### [Description of the task]
Extend the Illinois tax levy statute excerpt below, picking up right after its last sentence.

### [Document extract]
35 ILCS 200/Art. 18 Div. 1

 
    (35 ILCS 200/Art. 18 Div. 1 heading)
Division 1. Levying process

35 ILCS 200/18-10

    (35 ILCS 200/18-10)
    Sec. 18-10. County levies. The county board of each county with less than 3,000,000 inhabitants shall, annually, at the September session, determine the amount of county taxes to be levied for all purposes. Any county with less than 3,000,000 inhabitants which has changed its fiscal year may, at the September session or at any adjourned meeting thereof, instead of determining the amount of all county taxes to be levied for a one-year period, determine the amount of taxes to be levied during a period greater or less than a year as required by the change of the fiscal year. The county board of each county with 3,000,000 or more inhabitants shall, annually, prior to the third Monday of March, determine the amount of county taxes to be levied for all purposes. The amount for each purpose shall be stated separately. All counties shall certify to the county clerk annually, on or before the last Tuesday in December the amounts that they have levied.
(Source: P.A. 87-17; 88-455.)

35 ILCS 200/18-15

    (35 ILCS 200/18-15)
    Sec. 18-15. Filing of levies of taxing districts.
    (a) Notwithstanding any other law to the contrary, all taxing districts, other than a school district subject to the authority of a Financial Oversight Panel pursuant to Article 1H of the School Code, shall annually certify to the county clerk, on or before the last Tuesday in December, the several amounts that they have levied.
    (a-5) Certification to the county clerk under subsection (a), including any supplemental or supportive documentation, may be submitted electronically.
    (b) A school district subject to the authority of a Financial Oversight Panel pursuant to Article 1H of the School Code shall file a certificate of tax levy, necessary to effect the implementation of the approved financial plan and the approval of the Panel, as otherwise provided by this Section, except that the certificate must be certified to the county clerk on or before the first Tuesday in November.
    (c) If a school district as specified in subsection (b) of this Section fails to certify and return the certificate of tax levy, necessary to effect the implementation of the approved financial plan and the approval of the Financial Oversight Panel, to the county clerk on or before the first Tuesday in November, then the Financial Oversight Panel for the school district shall proceed to adopt, certify, and return a certificate of tax levy for the school district to the county clerk on or before the last Tuesday in December.
(Source: P.A. 102-625, eff. 1-1-22.)

35 ILCS 200/18-20

    (35 ILCS 200/18-20)
    Sec. 18-20. Abatement of levies.
    (a) Notwithstanding any other law to the contrary, if any taxing district receives funds under Section 12 of the State Revenue Sharing Act, which may lawfully be used by the district, the governing authority of the district, upon determining that a surplus of funds is available for any purpose, shall adopt a resolution or ordinance reducing its tax levy for the year for which the resolution or ordinance is adopted.

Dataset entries
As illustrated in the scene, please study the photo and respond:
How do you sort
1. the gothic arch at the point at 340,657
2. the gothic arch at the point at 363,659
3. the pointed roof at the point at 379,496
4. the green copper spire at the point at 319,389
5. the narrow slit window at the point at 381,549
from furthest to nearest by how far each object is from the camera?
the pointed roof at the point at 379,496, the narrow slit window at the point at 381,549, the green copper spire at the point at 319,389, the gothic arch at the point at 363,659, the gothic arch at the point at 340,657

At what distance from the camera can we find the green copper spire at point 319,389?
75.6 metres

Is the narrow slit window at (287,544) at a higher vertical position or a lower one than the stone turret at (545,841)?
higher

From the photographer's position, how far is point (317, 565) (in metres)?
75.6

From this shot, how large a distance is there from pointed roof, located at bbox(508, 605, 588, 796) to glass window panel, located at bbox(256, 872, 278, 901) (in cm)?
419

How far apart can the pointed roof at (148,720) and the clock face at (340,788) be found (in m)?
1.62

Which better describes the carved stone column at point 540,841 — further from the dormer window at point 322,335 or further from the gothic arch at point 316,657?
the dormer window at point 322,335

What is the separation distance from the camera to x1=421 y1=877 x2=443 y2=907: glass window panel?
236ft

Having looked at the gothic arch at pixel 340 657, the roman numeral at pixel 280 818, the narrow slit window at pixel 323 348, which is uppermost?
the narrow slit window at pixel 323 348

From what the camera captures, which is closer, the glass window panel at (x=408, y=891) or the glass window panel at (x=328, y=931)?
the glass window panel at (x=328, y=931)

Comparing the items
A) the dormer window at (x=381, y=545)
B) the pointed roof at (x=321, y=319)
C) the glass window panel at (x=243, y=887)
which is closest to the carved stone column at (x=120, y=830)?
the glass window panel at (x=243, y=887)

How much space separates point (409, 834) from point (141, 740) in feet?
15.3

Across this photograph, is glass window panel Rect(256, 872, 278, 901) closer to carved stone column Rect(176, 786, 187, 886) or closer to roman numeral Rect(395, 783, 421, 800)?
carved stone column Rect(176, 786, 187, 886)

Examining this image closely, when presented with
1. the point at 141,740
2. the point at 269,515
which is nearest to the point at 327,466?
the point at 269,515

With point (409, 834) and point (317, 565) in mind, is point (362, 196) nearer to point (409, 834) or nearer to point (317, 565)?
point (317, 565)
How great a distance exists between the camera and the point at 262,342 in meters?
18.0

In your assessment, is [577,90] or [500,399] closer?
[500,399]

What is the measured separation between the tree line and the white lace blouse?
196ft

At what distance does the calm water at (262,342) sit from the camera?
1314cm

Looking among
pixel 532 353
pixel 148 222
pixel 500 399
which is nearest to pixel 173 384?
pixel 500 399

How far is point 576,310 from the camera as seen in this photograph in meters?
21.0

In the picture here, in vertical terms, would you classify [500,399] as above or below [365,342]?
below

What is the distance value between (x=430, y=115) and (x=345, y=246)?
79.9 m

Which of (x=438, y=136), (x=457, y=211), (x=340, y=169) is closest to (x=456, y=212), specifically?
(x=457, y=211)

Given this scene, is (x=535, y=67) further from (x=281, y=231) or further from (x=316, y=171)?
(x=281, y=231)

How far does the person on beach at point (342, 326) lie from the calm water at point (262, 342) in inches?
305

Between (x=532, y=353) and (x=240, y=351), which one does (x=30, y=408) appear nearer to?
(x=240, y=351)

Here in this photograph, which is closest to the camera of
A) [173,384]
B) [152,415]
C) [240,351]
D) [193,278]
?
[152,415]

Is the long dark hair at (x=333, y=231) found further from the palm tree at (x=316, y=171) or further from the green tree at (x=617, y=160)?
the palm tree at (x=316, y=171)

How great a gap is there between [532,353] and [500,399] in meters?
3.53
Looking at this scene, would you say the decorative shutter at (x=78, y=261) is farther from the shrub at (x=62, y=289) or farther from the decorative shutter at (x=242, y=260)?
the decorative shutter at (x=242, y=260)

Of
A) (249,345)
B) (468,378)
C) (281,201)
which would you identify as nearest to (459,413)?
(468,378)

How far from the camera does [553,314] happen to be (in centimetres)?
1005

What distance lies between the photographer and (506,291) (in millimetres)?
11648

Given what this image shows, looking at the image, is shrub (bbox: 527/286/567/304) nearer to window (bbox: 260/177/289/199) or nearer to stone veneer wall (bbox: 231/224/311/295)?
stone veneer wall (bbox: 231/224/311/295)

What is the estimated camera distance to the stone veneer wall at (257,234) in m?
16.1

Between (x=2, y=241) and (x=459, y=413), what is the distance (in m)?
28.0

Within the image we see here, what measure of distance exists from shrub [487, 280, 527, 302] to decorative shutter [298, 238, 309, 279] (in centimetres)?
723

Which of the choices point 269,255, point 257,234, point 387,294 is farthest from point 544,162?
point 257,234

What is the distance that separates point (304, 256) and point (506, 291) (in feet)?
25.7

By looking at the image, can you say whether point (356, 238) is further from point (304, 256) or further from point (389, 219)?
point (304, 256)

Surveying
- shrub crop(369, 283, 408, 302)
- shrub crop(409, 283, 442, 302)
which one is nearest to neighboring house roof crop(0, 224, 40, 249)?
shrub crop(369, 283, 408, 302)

### [The response]
    (b) If any taxing district reduces its levy, the governing authority of the district shall certify its action to the county clerk of each county collecting those taxes. The county clerk shall abate the levy of the district in accordance with the provisions of the certified resolution or ordinance.
(Source: P.A. 81-1255; 88-455.)

35 ILCS 200/18-25

    (35 ILCS 200/18-25)
    Sec. 18-25. County clerk to provide collector's books. The county clerk shall, annually, make out for the use of collectors, in books to be furnished by the county, correct lists of taxable property, as assessed and equalized.
(Source: Laws 1939, p. 886; P.A. 88-455.)

35 ILCS 200/18-30

    (35 ILCS 200/18-30)
    Sec. 18-30. Books by township. In counties not under township organization, the collector's books shall be made up by congressional townships; but fractional townships may be added to full townships, at the discretion of the county board. In counties under township organization, the books shall correspond with the organized townships. Separate books may be made for the collection of all taxes within the corporate limits of cities, incorporated towns and villages. These books shall be in addition to the tax book provided for in this Code, for the use of county collectors, for collecting taxes against railroad property.
(Source: Laws 1939, p. 886; P.A. 88-455.)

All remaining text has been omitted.